Furthermore this still uses a RX 6800 XT + a 2990WX with 4 channel 3200 MT/s RAM.
method (MiB/s) | VRAM | Cacheable System Memory | USWC System Memory |
---|---|---|---|
read via memcpy | 15 | 11488 | 137 |
write via memcpy | 10028 | 18249 | 11480 |
read via streaming memcpy | 756 | 6719 | 4409 |
write via streaming memcpy | 10550 | 14737 | 11652 |
Using this memcpy implementation we get significantly better performance in uncached memory situations, 50x for VRAM and 26x for USWC system memory. If this is a significant bottleneck in your workload this can be a gamechanger. Or if you were using SDMA to avoid this hit, you might be able to do things at significantly lower latency. That said it is not at a level where it does not matter.

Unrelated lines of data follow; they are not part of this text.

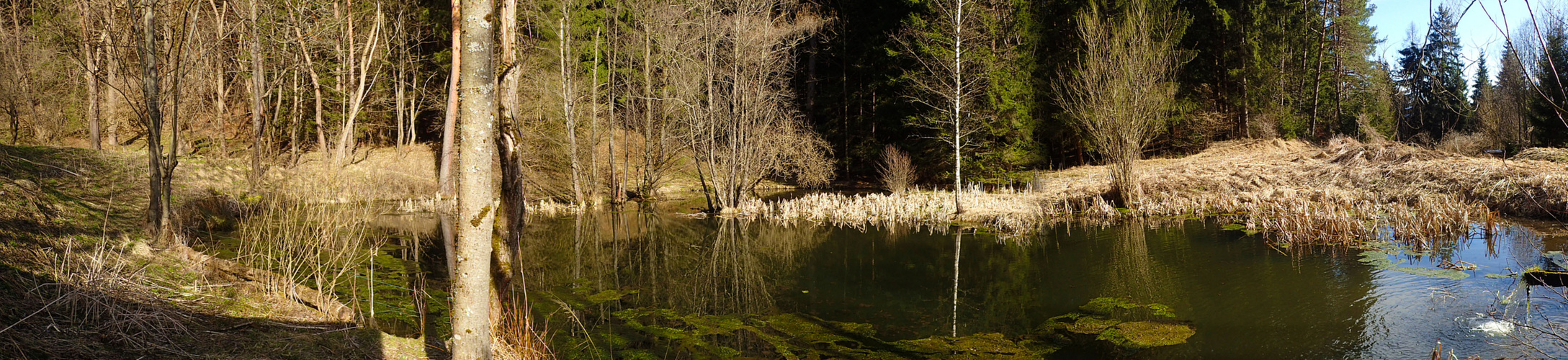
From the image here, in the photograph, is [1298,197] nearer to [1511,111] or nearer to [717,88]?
[717,88]

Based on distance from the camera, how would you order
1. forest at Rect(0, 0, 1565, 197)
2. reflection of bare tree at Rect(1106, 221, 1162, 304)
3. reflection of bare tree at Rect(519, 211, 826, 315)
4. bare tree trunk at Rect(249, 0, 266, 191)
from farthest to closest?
forest at Rect(0, 0, 1565, 197)
bare tree trunk at Rect(249, 0, 266, 191)
reflection of bare tree at Rect(519, 211, 826, 315)
reflection of bare tree at Rect(1106, 221, 1162, 304)

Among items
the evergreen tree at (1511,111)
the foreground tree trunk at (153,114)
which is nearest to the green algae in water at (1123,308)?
the foreground tree trunk at (153,114)

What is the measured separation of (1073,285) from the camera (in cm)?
810

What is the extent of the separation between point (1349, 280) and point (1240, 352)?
3.19m

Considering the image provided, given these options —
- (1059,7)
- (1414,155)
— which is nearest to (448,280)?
(1414,155)

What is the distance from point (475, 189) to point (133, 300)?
2414 millimetres

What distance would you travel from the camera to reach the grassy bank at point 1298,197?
10203mm

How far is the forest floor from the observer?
3.52 metres

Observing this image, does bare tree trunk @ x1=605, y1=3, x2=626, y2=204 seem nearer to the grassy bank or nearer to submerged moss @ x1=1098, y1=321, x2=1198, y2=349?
the grassy bank

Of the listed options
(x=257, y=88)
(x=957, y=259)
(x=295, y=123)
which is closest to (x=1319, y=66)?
(x=957, y=259)

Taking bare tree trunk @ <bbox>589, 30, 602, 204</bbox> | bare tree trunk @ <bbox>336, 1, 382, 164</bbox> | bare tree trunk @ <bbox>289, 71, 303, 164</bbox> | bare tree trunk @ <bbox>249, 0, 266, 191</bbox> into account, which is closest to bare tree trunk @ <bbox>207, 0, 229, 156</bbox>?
bare tree trunk @ <bbox>249, 0, 266, 191</bbox>

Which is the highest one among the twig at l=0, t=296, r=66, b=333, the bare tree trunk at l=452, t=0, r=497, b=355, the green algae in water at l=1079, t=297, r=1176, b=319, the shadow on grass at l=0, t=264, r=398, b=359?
the bare tree trunk at l=452, t=0, r=497, b=355

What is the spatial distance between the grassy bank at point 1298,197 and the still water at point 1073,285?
59 centimetres

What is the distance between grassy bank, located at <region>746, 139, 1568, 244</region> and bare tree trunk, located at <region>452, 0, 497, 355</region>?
405 inches
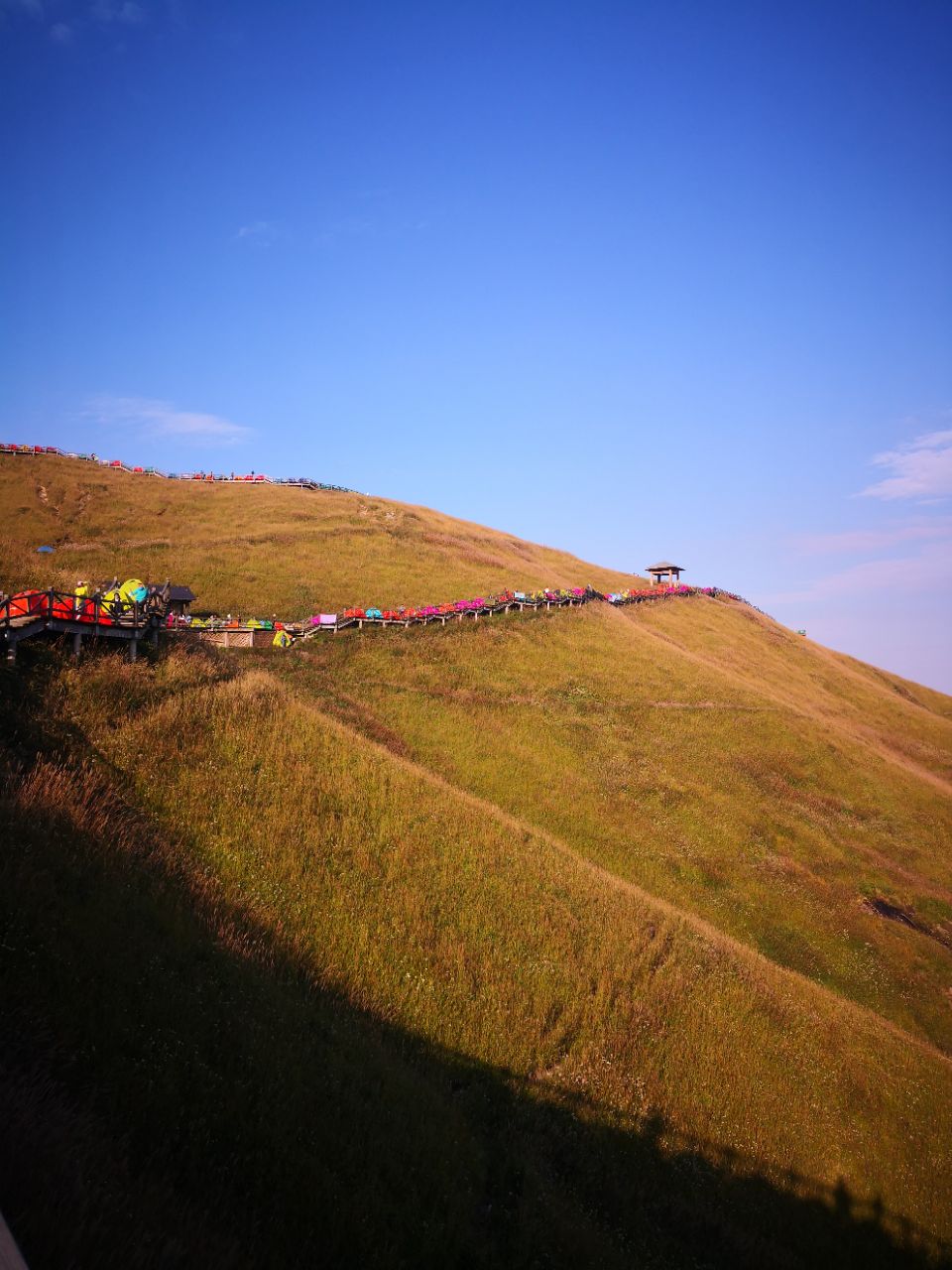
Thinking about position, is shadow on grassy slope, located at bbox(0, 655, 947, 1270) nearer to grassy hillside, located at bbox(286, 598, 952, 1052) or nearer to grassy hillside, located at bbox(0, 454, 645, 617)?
grassy hillside, located at bbox(286, 598, 952, 1052)

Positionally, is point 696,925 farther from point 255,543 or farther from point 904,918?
point 255,543

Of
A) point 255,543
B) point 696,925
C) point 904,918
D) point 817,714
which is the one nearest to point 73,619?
point 696,925

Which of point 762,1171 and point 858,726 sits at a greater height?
point 858,726

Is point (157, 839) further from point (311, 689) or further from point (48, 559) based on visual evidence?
point (48, 559)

For big copies using DMA can still be a significant win.
Note that I initially gave an explanation on why the non-temporal loads should be faster, but the increases in performance are significantly above what something that just fiddles with loading entire cachelines would achieve. I have not dug into the why of the performance increase.
DMA performance
I have been claiming DMA is faster for CPU readbacks of VRAM in both this article and the previous article on the topic. One might ask how fast DMA is then. To demonstrate this I benchmarked VRAM<->Cacheable System Memory copies using the SDMA hardware block on Radeon GPUs.
Note that there is a significant overhead per copy here due to submitting work to the GPU, so I will shows results vs copy size. The rate is measured while doing a wait after each individual copy and taking the wall clock time as these usecases tend to be latency sensitive and hence batching is not too interesting.
copy size | copy from VRAM (MiB/s) | copy to VRAM (MiB/s) |
---|---|---|
4 KiB | 62 | 63 |
16 KiB | 245 | 240 |
64 KiB | 953 | 1015 |
256 KiB | 3106 | 3082 |
1 MiB | 6715 | 7281 |
4 MiB | 9737 | 11636 |
16 MiB | 12129 | 12158 |
64 MiB | 13041 | 12975 |
256 MiB | 13429 | 13387 |
This shows that for reads DMA is faster than a normal memcpy at 4 KiB and faster than a streaming memcpy at 64 KiB. Of course one still needs to do their CPU access at that point, but at both these thresholds even with an additional CPU memcpy the total process should still be fast with DMA.